With the pictures omitted, set down exactly the lines from the one that contains "the whipping poem analysis" through the last line of the data.

--- RAW DATA Enclosed Below ---

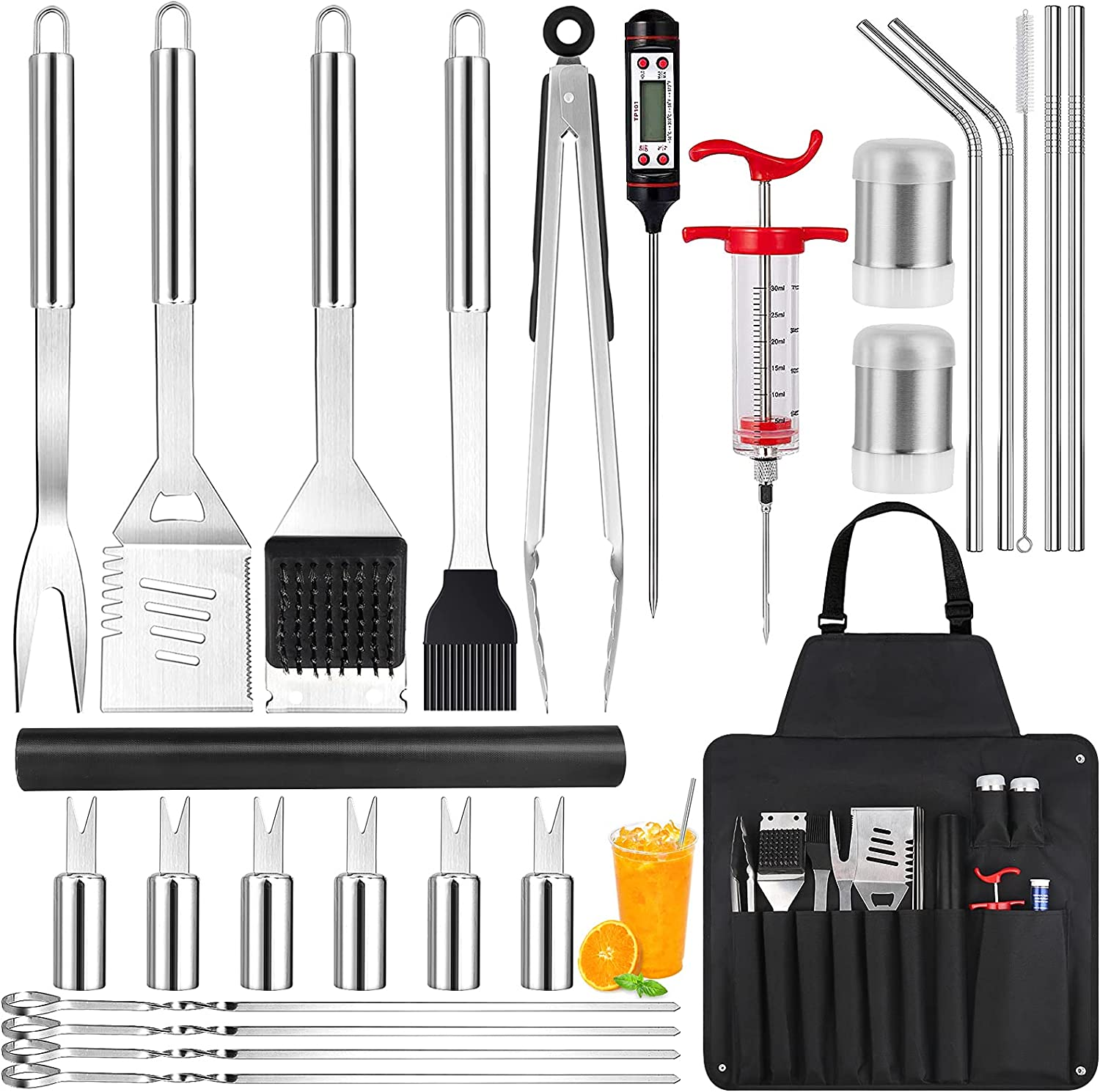 Cleansecr BBQ 26-Pieces Grill Tools Kit  $12.00 Coupon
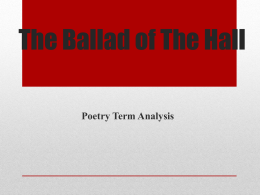 the whipping poem analysis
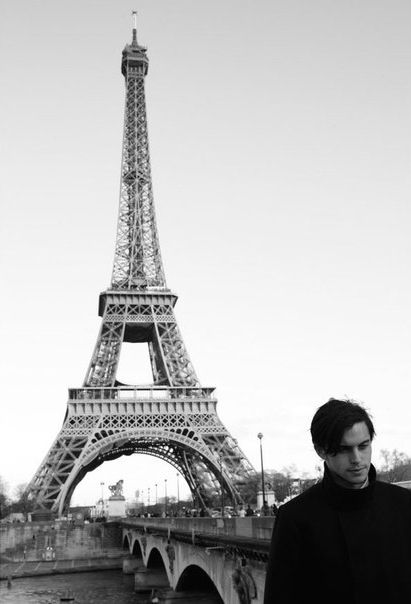 Eiffel Tower, Paris, Dylan Rieder, Skateboarding, Black and White Photography, Skater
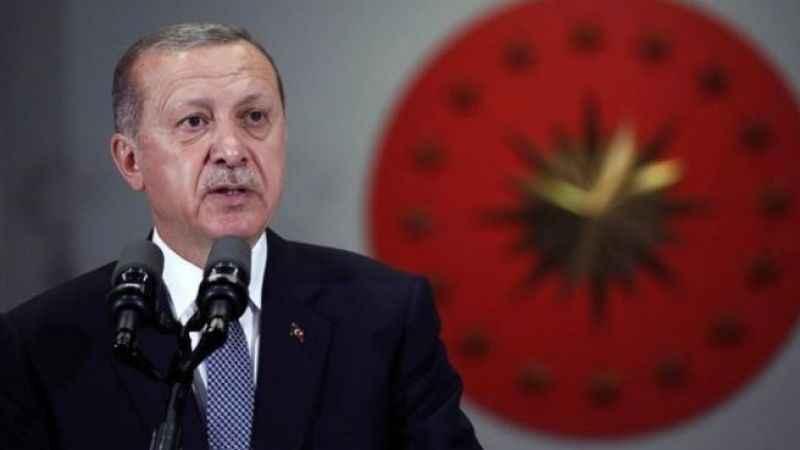Dilipak'tan Erdoğan'a İstanbul Sözleşmesi mesajı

--- End of Enclosed RAW DATA ---

- _SOLVED EXERCISE_:
 the whipping poem analysis
 Eiffel Tower, Paris, Dylan Rieder, Skateboarding, Black and White Photography, Skater
Dilipak'tan Erdoğan'a İstanbul Sözleşmesi mesajı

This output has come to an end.